«Tru-cu-lent! Je ne sais pas pourquoi, mais ces trois syllabes résument, mieux que n’importe quel compte rendu de revue savante, la situation rabelaisienne dans laquelle je me trouve en ce moment. Le seul fait de le prononcer me confirme, d’ailleurs, combien ce mot est pertinent, et que le fait que j’enfonce mon membre circoncis à l’intérieur de cette chère Simone est vraiment truculent.» Cette scène placée au début du deuxième roman de Robert Gagnon, La mère morte, illustre parfaitement le caractère paillard du livre.
Professeur au Département d’histoire, Robert Gagnon est un spécialiste de l’histoire des sciences, de la technologie et de l’éducation. En 1994, il publiait son premier roman, La thèse, qui lui a valu le prix Robert-Cliche. «J’aime écrire. Je suis un raconteur d’histoires.

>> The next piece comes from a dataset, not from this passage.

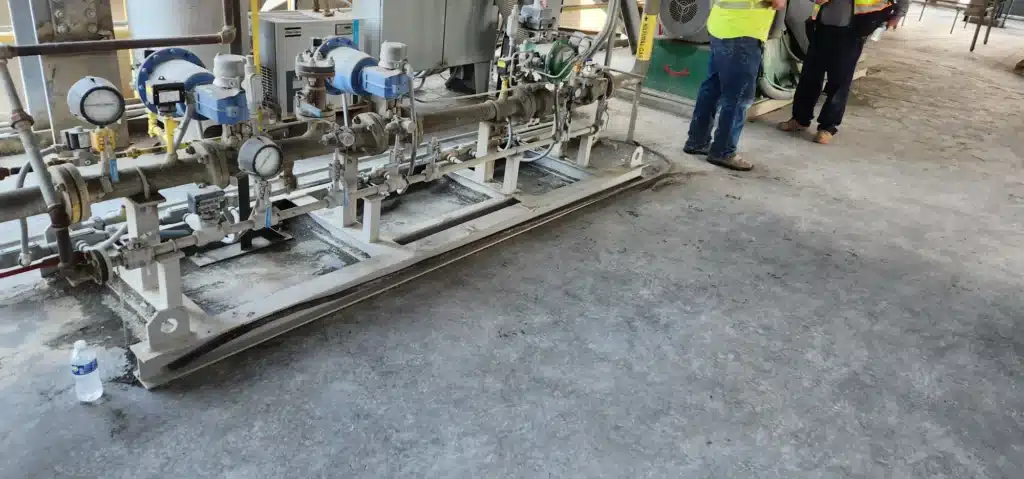 Combustion technicians inspecting a horizontal fuel valve train skid during an NFPA safety audit.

Un historien aussi raconte des histoires, mais il doit convaincre ses lecteurs de la vérité de ses conclusions. L’écriture romanesque est plus jouissive parce qu’elle permet d’inventer», précise-t-il.
Les romans de Robert Gagnon sont écrits dans une langue simple, accessible au grand public. «Quand j’ai publié, l’an dernier, L’histoire des égouts à Montréal, j’étais conscient que cet ouvrage scientifique s’adressait à un public restreint. Mais avec le roman, je peux toucher un public beaucoup plus large.»

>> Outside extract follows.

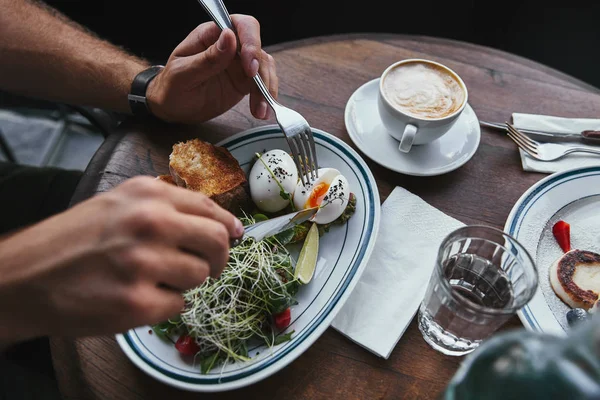 Tiro cortado de homem comendo salada com brotos e ovos no restaurante — Fotografia de Stock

Malgré quelques passages salaces, La mère morte n’est pas, à proprement parler, un roman érotique. Il s’agit plutôt d’une satire de la vie universitaire qui met à nu des relations de pouvoir et… quelques coups bas entre collègues.
Le personnage principal, François Cournoyer, est professeur au Département d’histoire des religions. C’est aussi un hédoniste. Peu sympathique, il vit dans sa bulle, jusqu’au jour où il se trouve confronté à des événements inexplicables. Sa mère, morte il y a plusieurs années, ressuscite et les atomes de l’alliance qu’elle portait au doigt se rematérialisent dans sa boîte à souvenirs. Convaincu de la réalité de phénomènes irréconciliables avec la raison, il rencontre les membres d’une secte, perd la foi en la science et songe à se suicider.

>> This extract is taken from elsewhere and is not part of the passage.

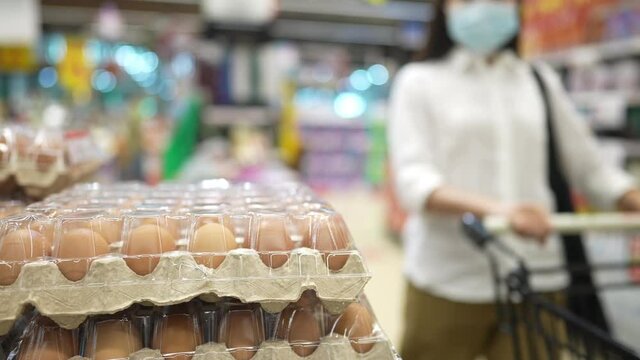 close up woman wear protective face mask buying egg in to shopping cart in supermarket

«Au départ, je voulais écrire un roman très sérieux racontant l’histoire d’un universitaire athée qui a la révélation de l’existence de Dieu. Puis, au fil de l’écriture, ça s’est transformé en quelque chose de drôle», explique l’historien.
Robert Gagnon a en tête un autre roman où la mort sera encore présente et où le personnage de François Cournoyer sera de retour. «Il vivra un grand deuil et le surmontera, prouvant que la vie est plus forte que tout.»
Comme l’a écrit le philosophe Ludwig Wittgenstein, que Robert Gagnon cite en exergue de son roman : «Si l’on entend par éternité, non pas une durée temporelle infinie, mais l’intemporalité, alors celui-là vit éternellement qui vit dans le présent.»